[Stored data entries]
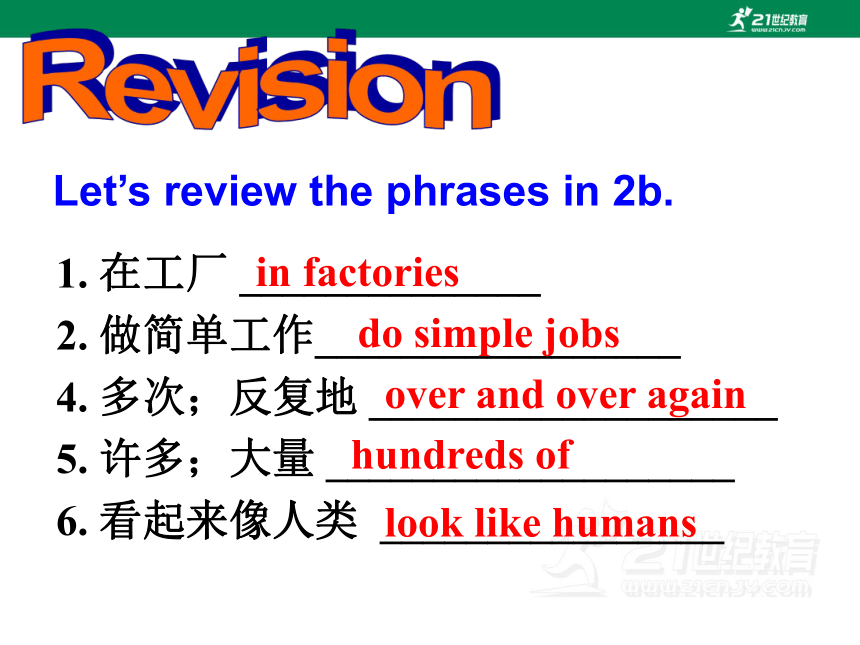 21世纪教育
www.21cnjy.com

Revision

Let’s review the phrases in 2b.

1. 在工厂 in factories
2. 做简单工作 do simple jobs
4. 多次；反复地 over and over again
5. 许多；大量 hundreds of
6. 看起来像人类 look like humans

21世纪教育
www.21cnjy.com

* * *

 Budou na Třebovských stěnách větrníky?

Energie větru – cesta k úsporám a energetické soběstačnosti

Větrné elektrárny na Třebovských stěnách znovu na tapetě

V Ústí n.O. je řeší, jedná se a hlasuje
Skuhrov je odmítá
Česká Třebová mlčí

* * *

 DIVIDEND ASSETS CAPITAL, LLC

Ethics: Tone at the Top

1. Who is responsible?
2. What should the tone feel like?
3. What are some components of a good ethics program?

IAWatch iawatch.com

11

Problem to work on → Across the entries above, how many lines carry the word "like"? Write only the number.

Reply → 2